Dans Une chambre à soi, Virginia Woolf explique avec force exemples à l'appui, pris dans le quotidien des femmes du XVI au XIX siècle et les écrits de grandes plumes féminines (Jane Austen, Charlotte et Emily Bronté, Georg Eliot, Dorothy Osborne, Mary Carmichaël..etc), ce qu'elle estime comme les deux conditions nécessaires pour que les écrivains féminins s'expriment plus librement : une certaine indépendance financière, et « une chambre à soi », à savoir un espace isolé où le travail de réflexion et de créativité peut s'effectuer librement.

Elle explique également comment les femmes ont été depuis toujours dans l'impossibilité de créer de quelque manière que ce soi et notamment par le roman ou la poésie, placées qu'elles étaient sous l'emprise financière et intellectuelle des hommes. Même les riches duchesses ou personnes de la bonne société étaient qualifiées de (légèrement) folles quand elles se piquaient d'écrire trois vers.
Il est évident qu'une femme aura du mal à écrire quand elle a charge d'une maison, d'une famille, et que si, par chance elle dispose d'un peu de bien, elle doit en référé toujours à son époux, son père ou son frère. Ou trouver des sujets de romans quand votre quotidien se limite à élever les enfants que vous aurez eu avant votre vingt et unième année ?

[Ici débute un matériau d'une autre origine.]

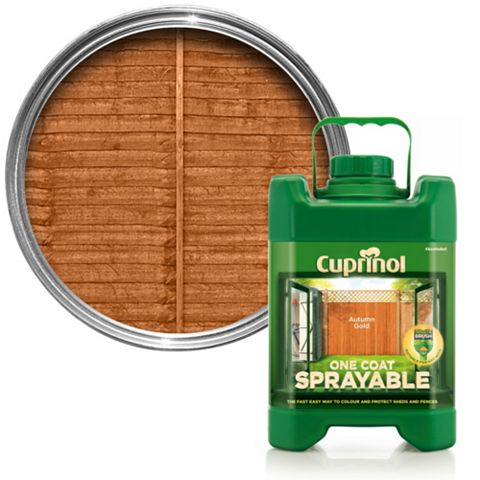Cuprinol One Coat Sprayable Autumn Gold Matt Shed & Fence Treatment 5000ml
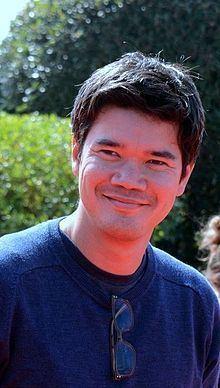 Destin Daniel Cretton httpsuploadwikimediaorgwikipediacommonsthu
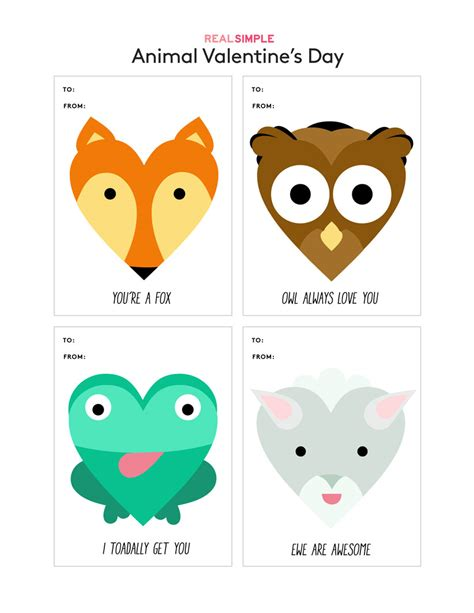 free printable animal valentines day cards printable valentine s day cards real simple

Je n'entrerai pas dans le détail de son argumentation fort bien étayée, exprimée dans un style fluide, plein d'humour et d'ironie. Je vous laisse aussi découvrir le sort de la sœur de Shakespeare, toute aussi géniale que son frère et comme lui ayant du goût pour le théâtre. Mais voilà, c'est une femme.

C'est un vrai régal que cette lecture. Le seul point négatif à cette conférence est malheureusement que son sujet reste, à différents degrés selon les pays, toujours d'actualité.

Dédale

Du même auteur : La chambre de Jacob, Flush : une biographie, La scène londonienne

Extrait :

Les femmes ont pendant des siècles servi aux hommes de miroirs, elles possédaient le pouvoir magique et délicieux de réfléchir une image de l'homme deux fois plus grande que nature. Sans ce pouvoir la terre serait probablement encore marécage et jungle. Les gloires de nos guerres seraient inconnues. Nous en serions encore à graver sur des os de mouton de maladroites silhouettes de cerfs et à troquer des morceaux de silex contre des peaux de brebis ou contre quelques ornement simple qui satisferait notre goût encore vierge. Les surhommes et les Doigts du Destin n'auraient jamais porté de couronnes, ou ne les auraient jamais perdus. Les miroirs peuvent avoir de multiples visages dans les sociétés civilisées ; ils sont en tout cas indispensables à qui veut agir avec violence ou héroïsme. C'est pourquoi Napoléon et Mussolini insistent tous deux avec tant de force sur l'infériorité des femmes ; car si elles n'étaient pas inférieures, elles cesseraient d'être des miroirs grossissants. Et voilà pourquoi les femmes sont souvent si nécessaires aux hommes. Et cela explique aussi pourquoi la critique féminine inquiète tant les hommes, pourquoi il est impossible aux femmes de dire aux hommes que tel livre est mauvais, que tel tableau est faible ou quoi que ce soit du même ordre, sans faire souffrir d'avantage et éveiller plus de colère que ne le ferait un homme dans le même cas. Si une femme , en effet, se met à dire la vérité, la forme dans le miroir se rétrécit, son aptitude à la vie s'en trouve diminuée. Comment un homme continuerait-il de dicter des sentences, de civiliser des indigènes, de faire des lois, d'écrire des livres, de se parer, de pérorer dans les banquets, s'il ne pouvait se voir pendant ses deux repas principaux d'une taille pour le moins double de ce qu'elle est en vérité. Ainsi pensais-je, émiettant mon pain, remuant mon café et de temps à autre regardant les gens dans la rue.